===== Page =====

De l'épigramme.
Suite.
Nous avons dit, dans la seconde partie de cet article, que les médecins et les avocats avaient eu leur part dans la distribution des épigrammes; en voici une autre preuve:
Cléon exerce un double état:
On le voit, tour à tour, médecin, avocat.
D'où lui vient, s'il vous plaît, cette étrange manie?
- C'est pour avoir, dit-il, et la bourse et la vie.
Cependant il est peu d'états, sur ce globe satirique, qui aient moissonné autant d'épigrammes que les auteurs, tant poètes qu'historiens, grammairiens, journalistes, etc., etc. Le plus redouté des critiques, du temps de l'Empire, le célèbre Geoffroi, fut en butte à mille pointes que lui décochaient les auteurs blessés et les comédiens au désespoir. On fit circuler à Paris son épitaphe en quatre lignes, qui avaient leur côté sévère et leur côté juste; la voici:
Ci-gît Geoffroi. Sa morgue et sa censure
En imposaient à de pauvres esprits:
Il fut utile à la littérature,
Comme les vers sont utiles aux fruits.
Ce qu'il y a de singulier, c'est que cette épitaphe était un don entre vifs, car Geoffroi n'était pas mort lorsque cette épigramme fut expédiée à tous les journaux de la capitale de France. L'auteur de ces vers eut soin de garder l'anonyme. C'était grande prudence, s'il avait un nom dans la littérature; c'était peine inutile, s'il était une des mille et une sentinelles perdues dans le camp littéraire de ce temps-là.

=====

▶ **À faire**
(a) Énumérez les catégories d'auteurs que cite le texte sur l'épigramme parmi ceux qui ont reçu le plus d'épigrammes.
(b) Recopiez le passage du texte sur l'épigramme depuis « De l'épigramme. » jusqu'à « bourse et la vie. » inclus.
(c) D'après le texte sur l'épigramme, qui était le plus redouté des critiques du temps de l'Empire ?

===== Données affichées =====

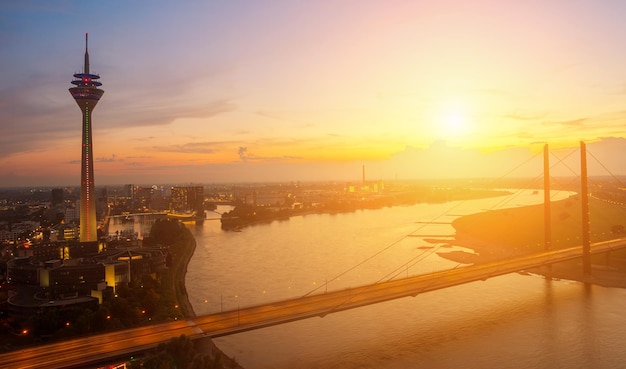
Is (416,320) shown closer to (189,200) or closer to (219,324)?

=====

▶ **Corrigé des exercices**
(a) Poètes, historiens, grammairiens, journalistes

(b)
De l'épigramme.
Suite.
Nous avons dit, dans la seconde partie de cet article, que les médecins et les avocats avaient eu leur part dans la distribution des épigrammes; en voici une autre preuve:
Cléon exerce un double état:
On le voit, tour à tour, médecin, avocat.
D'où lui vient, s'il vous plaît, cette étrange manie?
- C'est pour avoir, dit-il, et la bourse et la vie.

(c) Le célèbre Geoffroi.